Monday, December 1, 2008

Names

I feel that it is quite a big responsibility to name a person. The person will have the name for his/her whole life - they may love it or they may hate it. Other people might make fun of it or they might end up with a horrible nickname. I want the name to be somewhat unique but not totally weird. Oh the pressure!

Scott and I have been throwing out different ideas for names since we found out that we were pregnant and have (mostly) settled on a name for a boy. Scott came up with the name when we were driving out to Whistler for the Thanksgiving long weekend. I had never thought of it as a name but I really like it. We don't have any ideas for a girl's name because Scott keeps boycotting all my suggestions. I plan to borrow a baby name book from the library to see if we can come up with something good for a girl.  
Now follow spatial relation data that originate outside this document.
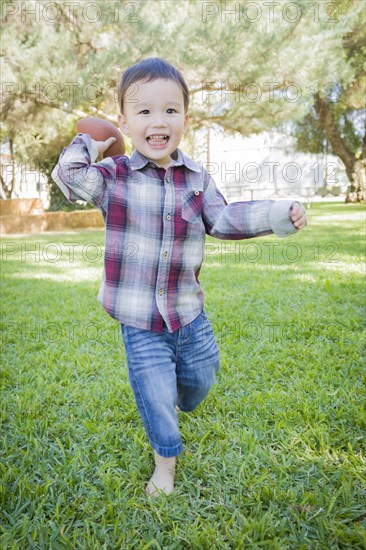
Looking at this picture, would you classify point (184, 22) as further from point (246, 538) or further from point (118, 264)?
point (246, 538)

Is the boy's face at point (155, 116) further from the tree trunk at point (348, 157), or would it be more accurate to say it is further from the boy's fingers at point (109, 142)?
the tree trunk at point (348, 157)

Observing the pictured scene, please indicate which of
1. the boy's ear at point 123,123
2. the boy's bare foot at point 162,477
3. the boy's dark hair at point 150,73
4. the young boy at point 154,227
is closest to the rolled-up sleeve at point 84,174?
the young boy at point 154,227

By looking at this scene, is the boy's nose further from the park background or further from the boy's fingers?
the park background

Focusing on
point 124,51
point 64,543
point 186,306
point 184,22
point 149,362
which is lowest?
point 64,543

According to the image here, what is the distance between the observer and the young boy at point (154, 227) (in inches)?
58.3

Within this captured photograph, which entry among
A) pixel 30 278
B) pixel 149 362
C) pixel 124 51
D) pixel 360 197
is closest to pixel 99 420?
pixel 149 362

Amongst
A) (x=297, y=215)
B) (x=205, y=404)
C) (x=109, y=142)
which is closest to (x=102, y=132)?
(x=109, y=142)

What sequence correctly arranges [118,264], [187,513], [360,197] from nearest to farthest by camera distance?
[187,513], [118,264], [360,197]

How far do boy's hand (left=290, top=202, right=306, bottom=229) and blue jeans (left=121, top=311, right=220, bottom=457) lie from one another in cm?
50

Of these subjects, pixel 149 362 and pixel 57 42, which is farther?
pixel 57 42

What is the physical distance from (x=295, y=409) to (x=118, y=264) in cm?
100

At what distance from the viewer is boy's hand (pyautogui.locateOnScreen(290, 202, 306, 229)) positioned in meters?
1.32

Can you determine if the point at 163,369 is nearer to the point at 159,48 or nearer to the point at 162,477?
the point at 162,477

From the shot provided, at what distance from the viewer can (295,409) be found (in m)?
1.97
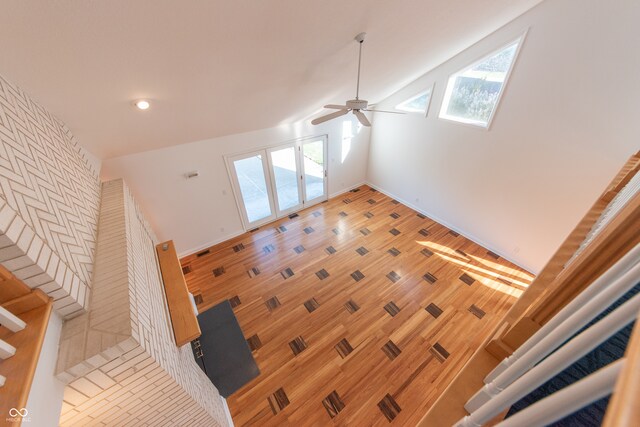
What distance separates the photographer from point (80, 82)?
1.70 metres

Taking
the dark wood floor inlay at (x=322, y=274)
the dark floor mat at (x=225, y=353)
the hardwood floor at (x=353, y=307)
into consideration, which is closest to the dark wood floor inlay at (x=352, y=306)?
the hardwood floor at (x=353, y=307)

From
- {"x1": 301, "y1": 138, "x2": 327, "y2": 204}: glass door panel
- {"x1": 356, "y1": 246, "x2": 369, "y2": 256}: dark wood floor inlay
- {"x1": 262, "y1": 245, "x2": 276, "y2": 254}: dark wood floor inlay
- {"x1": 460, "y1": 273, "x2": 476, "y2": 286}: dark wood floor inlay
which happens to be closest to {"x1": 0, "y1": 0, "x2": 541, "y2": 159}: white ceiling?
{"x1": 301, "y1": 138, "x2": 327, "y2": 204}: glass door panel

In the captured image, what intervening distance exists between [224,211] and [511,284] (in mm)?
5117

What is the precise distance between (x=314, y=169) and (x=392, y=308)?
3.57 m

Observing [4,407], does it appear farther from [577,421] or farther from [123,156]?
[123,156]

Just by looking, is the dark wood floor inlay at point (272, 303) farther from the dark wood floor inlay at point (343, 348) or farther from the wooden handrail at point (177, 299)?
the wooden handrail at point (177, 299)

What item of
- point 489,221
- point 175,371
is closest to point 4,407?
point 175,371

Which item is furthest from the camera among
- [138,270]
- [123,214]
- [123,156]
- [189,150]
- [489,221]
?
[489,221]

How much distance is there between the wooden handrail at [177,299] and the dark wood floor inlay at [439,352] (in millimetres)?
2741

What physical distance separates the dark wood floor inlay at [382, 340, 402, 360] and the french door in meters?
3.39

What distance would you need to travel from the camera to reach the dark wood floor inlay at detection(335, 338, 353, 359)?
3.06 meters

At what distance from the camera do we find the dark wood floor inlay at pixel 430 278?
3947mm

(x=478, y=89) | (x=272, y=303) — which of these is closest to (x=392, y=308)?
(x=272, y=303)

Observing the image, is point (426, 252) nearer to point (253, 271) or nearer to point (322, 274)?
point (322, 274)
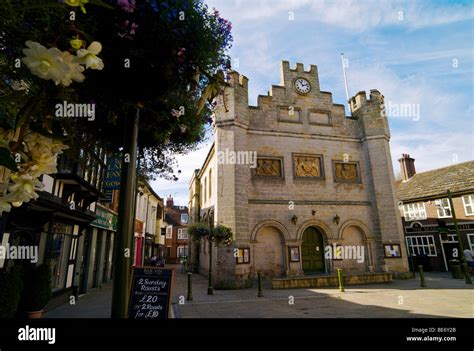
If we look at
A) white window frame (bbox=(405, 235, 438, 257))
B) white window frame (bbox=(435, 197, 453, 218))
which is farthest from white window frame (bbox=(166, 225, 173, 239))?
white window frame (bbox=(435, 197, 453, 218))

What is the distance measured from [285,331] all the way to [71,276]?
11.9 metres

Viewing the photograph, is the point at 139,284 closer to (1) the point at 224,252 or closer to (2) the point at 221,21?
(2) the point at 221,21

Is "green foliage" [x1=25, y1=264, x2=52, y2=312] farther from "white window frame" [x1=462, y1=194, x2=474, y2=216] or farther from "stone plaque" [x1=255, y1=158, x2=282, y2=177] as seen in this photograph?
"white window frame" [x1=462, y1=194, x2=474, y2=216]

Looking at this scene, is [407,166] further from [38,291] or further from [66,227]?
[38,291]

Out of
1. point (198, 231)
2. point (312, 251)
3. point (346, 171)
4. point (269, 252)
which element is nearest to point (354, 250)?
point (312, 251)

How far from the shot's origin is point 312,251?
53.0 ft

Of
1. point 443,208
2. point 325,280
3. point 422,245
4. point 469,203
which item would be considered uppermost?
point 469,203

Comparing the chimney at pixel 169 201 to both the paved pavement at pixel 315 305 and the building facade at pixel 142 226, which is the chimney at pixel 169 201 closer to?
the building facade at pixel 142 226

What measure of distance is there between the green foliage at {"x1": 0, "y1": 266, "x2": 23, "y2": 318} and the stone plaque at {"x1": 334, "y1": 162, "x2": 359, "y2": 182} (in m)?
16.3

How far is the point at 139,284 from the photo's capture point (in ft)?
12.5

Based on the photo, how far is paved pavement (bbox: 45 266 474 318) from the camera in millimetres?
7569

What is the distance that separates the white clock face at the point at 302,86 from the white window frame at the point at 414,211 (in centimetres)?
1537

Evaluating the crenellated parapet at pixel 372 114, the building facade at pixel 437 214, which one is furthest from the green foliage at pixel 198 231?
the building facade at pixel 437 214

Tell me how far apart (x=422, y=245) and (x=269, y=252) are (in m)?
16.1
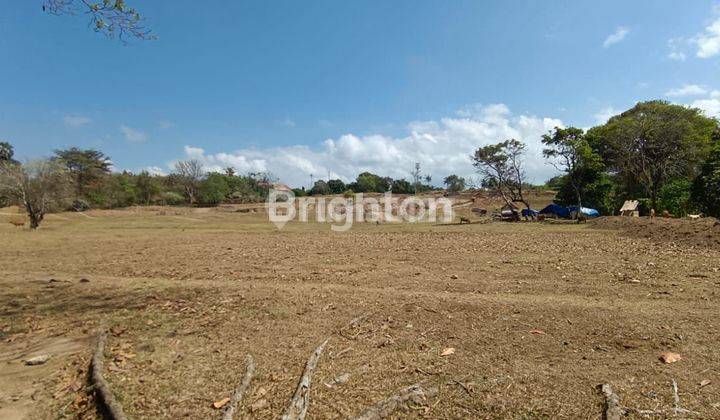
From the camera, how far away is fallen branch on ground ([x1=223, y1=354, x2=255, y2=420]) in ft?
9.30

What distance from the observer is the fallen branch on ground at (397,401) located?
9.13ft

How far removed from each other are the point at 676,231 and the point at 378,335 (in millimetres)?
13742

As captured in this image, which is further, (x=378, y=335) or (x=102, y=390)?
(x=378, y=335)

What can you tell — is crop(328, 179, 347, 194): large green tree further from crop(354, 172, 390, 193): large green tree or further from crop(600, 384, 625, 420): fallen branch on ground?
crop(600, 384, 625, 420): fallen branch on ground

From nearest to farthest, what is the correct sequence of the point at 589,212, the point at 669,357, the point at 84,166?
the point at 669,357 → the point at 589,212 → the point at 84,166

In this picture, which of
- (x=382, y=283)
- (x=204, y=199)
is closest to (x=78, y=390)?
(x=382, y=283)

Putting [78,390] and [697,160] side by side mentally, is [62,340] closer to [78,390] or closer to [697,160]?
[78,390]

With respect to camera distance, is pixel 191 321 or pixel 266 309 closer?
pixel 191 321

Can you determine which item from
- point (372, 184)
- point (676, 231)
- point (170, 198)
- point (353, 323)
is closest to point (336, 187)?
point (372, 184)

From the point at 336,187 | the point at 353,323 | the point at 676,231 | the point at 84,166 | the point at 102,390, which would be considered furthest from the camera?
the point at 336,187

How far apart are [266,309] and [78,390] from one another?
2506 millimetres

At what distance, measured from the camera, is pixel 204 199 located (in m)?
56.2

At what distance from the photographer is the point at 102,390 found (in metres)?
3.09

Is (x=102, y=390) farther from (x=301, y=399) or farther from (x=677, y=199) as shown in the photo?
(x=677, y=199)
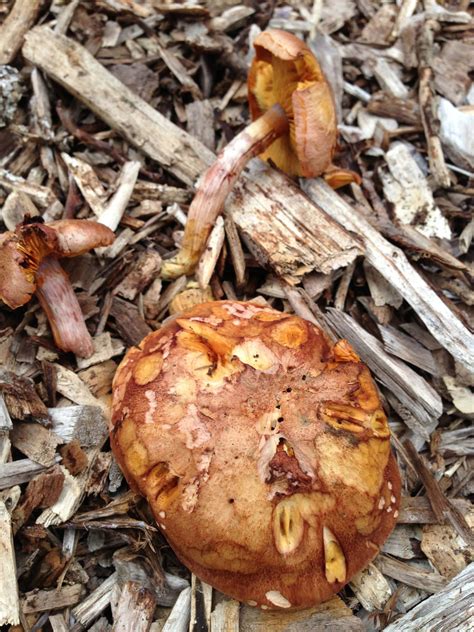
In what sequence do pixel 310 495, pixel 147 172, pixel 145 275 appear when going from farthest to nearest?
pixel 147 172
pixel 145 275
pixel 310 495

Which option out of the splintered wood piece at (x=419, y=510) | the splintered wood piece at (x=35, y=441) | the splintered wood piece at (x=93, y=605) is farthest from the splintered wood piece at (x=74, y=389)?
the splintered wood piece at (x=419, y=510)

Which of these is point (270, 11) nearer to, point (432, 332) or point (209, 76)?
point (209, 76)

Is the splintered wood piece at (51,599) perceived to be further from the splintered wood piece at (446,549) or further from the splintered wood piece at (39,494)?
the splintered wood piece at (446,549)

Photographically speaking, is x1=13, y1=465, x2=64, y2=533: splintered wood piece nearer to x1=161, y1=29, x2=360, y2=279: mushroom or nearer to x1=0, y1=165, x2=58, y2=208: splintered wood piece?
x1=161, y1=29, x2=360, y2=279: mushroom

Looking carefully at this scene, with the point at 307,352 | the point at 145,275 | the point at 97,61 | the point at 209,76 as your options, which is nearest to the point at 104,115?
the point at 97,61

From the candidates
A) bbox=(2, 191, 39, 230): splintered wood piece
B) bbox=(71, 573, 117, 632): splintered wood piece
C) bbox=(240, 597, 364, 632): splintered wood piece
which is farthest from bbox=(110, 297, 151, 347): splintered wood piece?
bbox=(240, 597, 364, 632): splintered wood piece

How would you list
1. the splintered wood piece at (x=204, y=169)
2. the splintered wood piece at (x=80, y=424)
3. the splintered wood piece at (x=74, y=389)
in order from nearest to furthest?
the splintered wood piece at (x=80, y=424)
the splintered wood piece at (x=74, y=389)
the splintered wood piece at (x=204, y=169)

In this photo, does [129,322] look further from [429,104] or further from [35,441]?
[429,104]
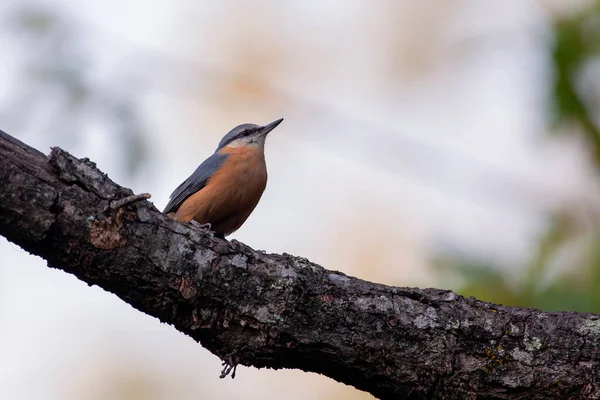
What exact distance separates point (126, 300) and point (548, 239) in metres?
2.66

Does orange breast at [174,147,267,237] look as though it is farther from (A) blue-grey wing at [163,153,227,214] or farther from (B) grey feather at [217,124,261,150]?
(B) grey feather at [217,124,261,150]

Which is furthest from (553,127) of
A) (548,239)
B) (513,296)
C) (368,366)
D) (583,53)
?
(368,366)

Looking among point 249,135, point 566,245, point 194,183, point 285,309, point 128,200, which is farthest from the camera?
point 249,135

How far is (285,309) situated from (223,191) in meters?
3.00

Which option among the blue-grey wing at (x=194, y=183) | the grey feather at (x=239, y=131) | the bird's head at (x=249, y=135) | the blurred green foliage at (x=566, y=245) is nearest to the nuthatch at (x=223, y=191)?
the blue-grey wing at (x=194, y=183)

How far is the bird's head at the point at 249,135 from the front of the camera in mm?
7512

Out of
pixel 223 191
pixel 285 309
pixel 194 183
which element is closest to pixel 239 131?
pixel 194 183

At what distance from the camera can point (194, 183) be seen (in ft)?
22.1

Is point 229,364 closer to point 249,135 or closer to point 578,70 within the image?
point 578,70

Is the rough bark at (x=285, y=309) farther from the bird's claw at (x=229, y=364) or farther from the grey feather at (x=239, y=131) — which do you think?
the grey feather at (x=239, y=131)

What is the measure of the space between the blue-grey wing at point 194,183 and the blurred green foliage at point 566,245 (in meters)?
2.65

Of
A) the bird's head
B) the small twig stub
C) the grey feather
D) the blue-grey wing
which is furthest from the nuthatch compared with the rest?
the small twig stub

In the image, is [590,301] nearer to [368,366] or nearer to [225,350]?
[368,366]

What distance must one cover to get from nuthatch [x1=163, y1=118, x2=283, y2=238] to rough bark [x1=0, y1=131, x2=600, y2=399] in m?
2.68
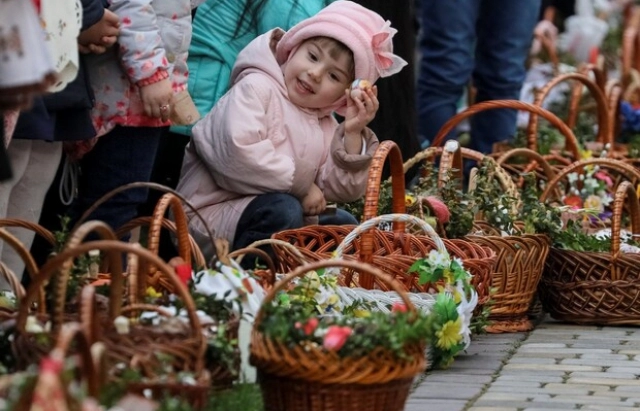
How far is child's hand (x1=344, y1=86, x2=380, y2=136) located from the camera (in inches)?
202

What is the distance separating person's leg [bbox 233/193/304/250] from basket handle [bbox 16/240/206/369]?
1.81 meters

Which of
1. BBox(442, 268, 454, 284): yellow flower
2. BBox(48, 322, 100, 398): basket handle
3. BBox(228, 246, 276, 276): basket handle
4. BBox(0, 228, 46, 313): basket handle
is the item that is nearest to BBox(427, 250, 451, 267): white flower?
BBox(442, 268, 454, 284): yellow flower

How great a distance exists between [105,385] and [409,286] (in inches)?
73.5

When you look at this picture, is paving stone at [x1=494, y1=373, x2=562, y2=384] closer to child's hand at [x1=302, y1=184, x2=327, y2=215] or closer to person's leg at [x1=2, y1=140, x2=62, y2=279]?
child's hand at [x1=302, y1=184, x2=327, y2=215]

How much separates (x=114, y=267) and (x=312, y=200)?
2107 millimetres

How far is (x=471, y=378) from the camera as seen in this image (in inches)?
179

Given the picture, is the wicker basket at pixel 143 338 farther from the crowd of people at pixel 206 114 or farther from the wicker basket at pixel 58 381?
the crowd of people at pixel 206 114

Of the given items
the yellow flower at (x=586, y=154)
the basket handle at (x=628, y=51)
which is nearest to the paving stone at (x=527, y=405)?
the yellow flower at (x=586, y=154)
We have decided that we won't be sharing our first name selections until the baby is born. People will inevitably share their thoughts on the name and they might taint my view of the name. However, we are sharing the middle names - If we have a boy, his middle name will be Michael (Michael was Scott's cousin's name. They were incredibly close as children but sadly, Mike was killed in a car accident four years ago at Christmas time). If we have a daughter, she will have some type of floral middle name. Me, my sisters, my mom, and my grandmother all have some type of flower in our names. I plan to keep this tradition alive and will either use 'Lotus' (one of my two middle names, my mother's middle name, and my grandmother's name) or some other type of flower.

The downside to pregnancy

All in all, I've been pretty lucky with this pregnancy - I haven't felt too sick and I was tired in the beginning but not anymore.  Also, I have a bad memory for negative side effects so I quickly forget the bad things about being pregnant (which, I suspect, will come in handy after the delivery). Anyways, probably the two worst side effects I experience are indigestion and headaches.  I don't really get heartburn (at least not yet) but my tummy gets all bloaty and burpy. I carry a bottle of Tums around with me and usually take a couple per day.  The worst thing that happens is the headaches.  I used to get numerous headaches as a child and teen but they have gotten much better since I've become an adult.  However, pregnancy has brought them back with a vengeance. I seem to go through spells - headaches for a few weeks, nothing for a few weeks, and then back to headaches.  Initially, I resisted taking pain meds because I didn't want to take anything that would harm the baby.  However, the pain often gets to be too much and the doctor says that it's fine to take Tylenol.  I've had to leave work early on a number of occasions (including today) so that I could go home, lie down, and put an ice pack on my head. These headaches usually last 1-2 days and are not fun.  I've super happy to be pregnant but this part kinda sucks.